» **WHAT TO DO**
Reproduce the text of every item below word for word, omitting the pictures.

[START PROVIDED INFORMATION]

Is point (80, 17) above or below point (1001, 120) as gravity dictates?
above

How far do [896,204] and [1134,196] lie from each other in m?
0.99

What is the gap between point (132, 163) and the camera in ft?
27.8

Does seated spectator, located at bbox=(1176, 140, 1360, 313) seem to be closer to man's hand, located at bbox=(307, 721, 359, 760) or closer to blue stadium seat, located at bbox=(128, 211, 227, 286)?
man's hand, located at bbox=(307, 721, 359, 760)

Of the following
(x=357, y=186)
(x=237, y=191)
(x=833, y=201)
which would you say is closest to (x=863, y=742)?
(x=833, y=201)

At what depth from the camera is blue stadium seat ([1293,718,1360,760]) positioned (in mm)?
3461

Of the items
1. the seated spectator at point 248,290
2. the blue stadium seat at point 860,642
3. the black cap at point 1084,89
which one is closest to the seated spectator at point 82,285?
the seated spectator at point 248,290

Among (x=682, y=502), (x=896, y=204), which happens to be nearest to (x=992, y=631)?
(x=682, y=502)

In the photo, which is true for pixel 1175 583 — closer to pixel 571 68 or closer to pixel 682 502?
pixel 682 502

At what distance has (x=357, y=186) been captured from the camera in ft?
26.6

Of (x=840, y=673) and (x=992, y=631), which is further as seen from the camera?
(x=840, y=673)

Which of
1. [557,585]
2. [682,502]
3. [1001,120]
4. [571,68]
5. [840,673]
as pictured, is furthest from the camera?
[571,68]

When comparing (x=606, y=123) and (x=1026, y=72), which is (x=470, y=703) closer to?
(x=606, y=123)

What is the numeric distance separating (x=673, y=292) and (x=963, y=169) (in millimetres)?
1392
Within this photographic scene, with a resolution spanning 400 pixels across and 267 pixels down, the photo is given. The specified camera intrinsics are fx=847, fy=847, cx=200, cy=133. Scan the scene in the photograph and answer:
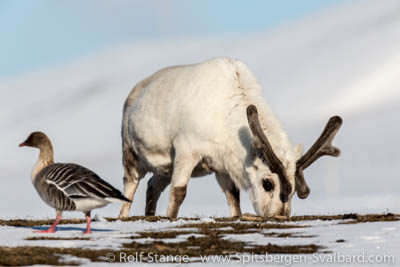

[END PROVIDED INFORMATION]

» **WORKED ANSWER**
Is point (80, 17) above or below point (1001, 120) as gravity dictates?
above

How far do [896,204] and [1134,196] lie from each other in m?
0.99

What is the gap between point (132, 163) and the camera in ft?
27.8

Does seated spectator, located at bbox=(1176, 140, 1360, 313) seem to be closer to man's hand, located at bbox=(307, 721, 359, 760) or closer to blue stadium seat, located at bbox=(128, 211, 227, 286)?
man's hand, located at bbox=(307, 721, 359, 760)

Of the following
(x=357, y=186)
(x=237, y=191)
(x=833, y=201)
which would you say is closest to (x=863, y=742)?
(x=833, y=201)

At what depth from the camera is blue stadium seat ([1293,718,1360,760]) positioned (in mm)?
3461

Of the items
1. the seated spectator at point 248,290
2. the blue stadium seat at point 860,642
3. the black cap at point 1084,89
which one is closest to the seated spectator at point 82,285?
the seated spectator at point 248,290

Among (x=682, y=502), (x=896, y=204), which happens to be nearest to (x=992, y=631)?
(x=682, y=502)

In the photo, which is true for pixel 1175 583 — closer to pixel 571 68 or closer to pixel 682 502?
pixel 682 502

At what distance has (x=357, y=186) been captured from the camera in ft?
26.6

Of (x=840, y=673) and (x=992, y=631), which is further as seen from the camera?
(x=840, y=673)

Which of
1. [557,585]
2. [682,502]
3. [1001,120]
4. [571,68]
5. [840,673]
as pictured, is furthest from the camera?
[571,68]

When comparing (x=606, y=123) and (x=1026, y=72), which is (x=470, y=703) closer to?
(x=606, y=123)

What is the numeric distance separating (x=673, y=292) and (x=963, y=169) (in millimetres)?
1392
Within this photographic scene, with a resolution spanning 400 pixels across and 267 pixels down, the photo is given. The specified camera intrinsics are fx=847, fy=847, cx=200, cy=133. Scan the scene in the photograph and answer:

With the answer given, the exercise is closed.